* _What you have to do_
What follows is a set of records. Repeat them word for word.

* _Data shown_
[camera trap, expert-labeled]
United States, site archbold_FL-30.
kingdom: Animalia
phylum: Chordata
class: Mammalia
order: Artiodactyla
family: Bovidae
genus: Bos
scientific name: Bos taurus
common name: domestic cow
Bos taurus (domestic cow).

* _Reply_
[camera trap, expert-labeled]
United States, site archbold_FL-30.
kingdom: Animalia
phylum: Chordata
class: Mammalia
order: Artiodactyla
family: Bovidae
genus: Bos
scientific name: Bos taurus
common name: domestic cow
Bos taurus (domestic cow).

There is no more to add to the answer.